-------- Document excerpt

Linguistic Data Consortium: 2021

Wednesday, December 15, 2021

LDC December 2021 Newsletter

LDC 2022 Membership Discounts Now Available

Approaching Deadline for Spring 2022 Data Scholarship Applications

Citizen Linguistics

LDC Closed for Winter Break Dec. 24-Jan. 4

New Publications:

BOLT English Translation Treebank – Chinese SMS/Chat

HAVIC MED Training Data – Videos, Metadata and Annotation

LDC 2022 Membership Discounts Now Available
Now through March 1, 2022, current 2021 members receive a 10% discount for renewing their membership, and new or returning organizations receive a 5% discount. Membership remains the most economical way to access current and past LDC releases. Consult Join LDC for details on membership options and benefits.

Approaching Deadline for Spring 2022 Data Scholarship Applications
Attention students: don’t miss out on the chance to receive no-cost access to LDC data for your research. Applications for Spring 2022 data scholarships are due January 15, 2022. For more information on requirements and program rules, see LDC Data Scholarships.

Citizen Linguistics
LanguageARC (https://languagearc.com), a citizen science web portal for linguistics, continues to grow with 12 language research projects currently available to the community. Two new projects seeking contributions from citizen linguists have recently been added. The Fearless Steps project will make thousands of hours of Apollo space mission communications accessible to researchers and to the public. Contributors can listen to and annotate actual audio recordings from the Apollo 11 space mission. A second new project, Les stéréotypes en français, asks contributors to identify and classify stereotypes that can be expressed in the French language. In addition to these publicly available projects, LanguageARC also enables researchers to create research projects restricted to defined private groups, such as the recent object naming task to document the Guanzhong dialect of Mandarin. Here a private, invited group of about 60 contributors yielded over 34,000 speech recordings.

----------------
-------- Information provided

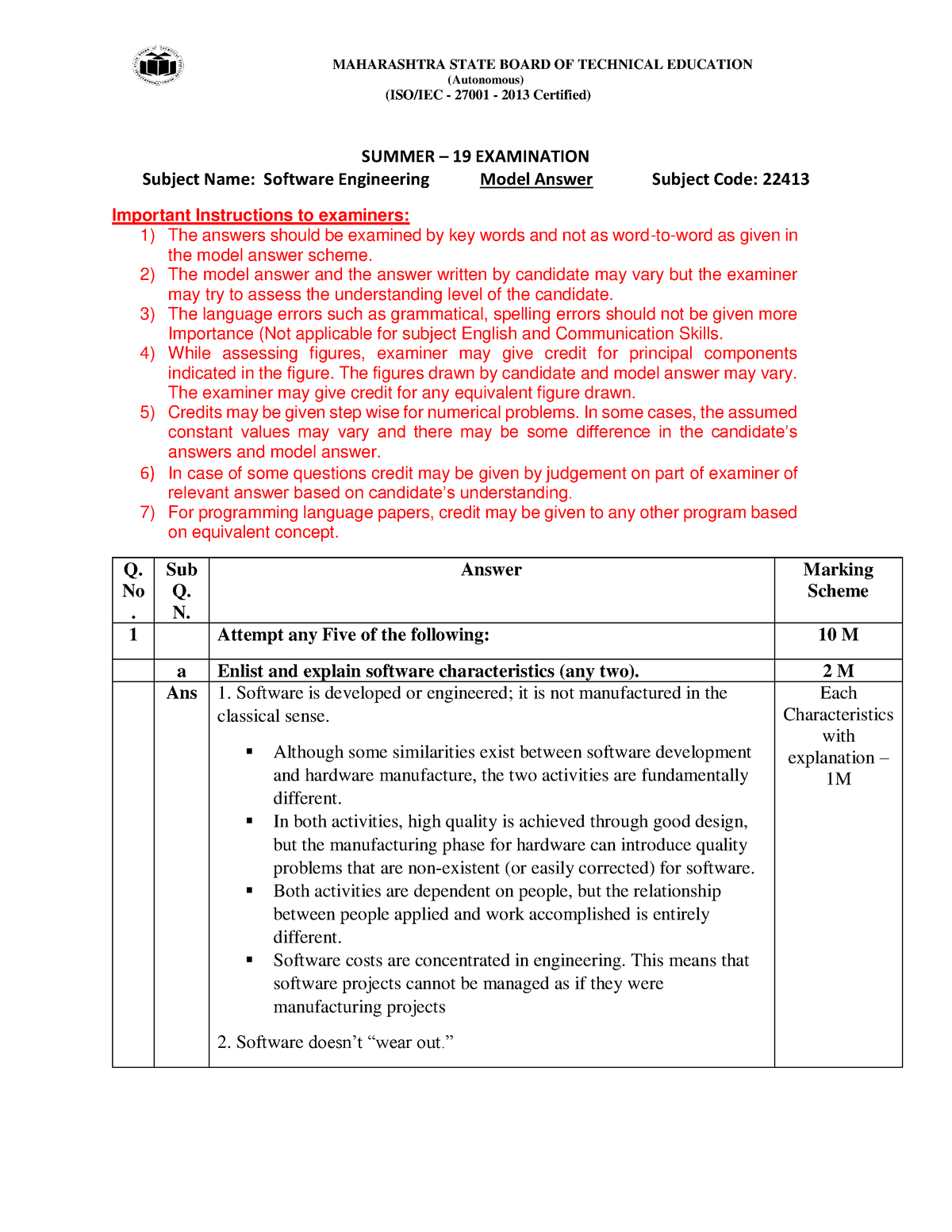 SEN S-19 - oliuy ughuihj f asf u8yh - (Autonomous) (ISO/IEC - 27001 ...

----------------

**Try it**
In the LDC newsletter, how many speech recordings did the private group documenting the Guanzhong dialect of Mandarin yield?

**Response**
Over 34,000 speech recordings.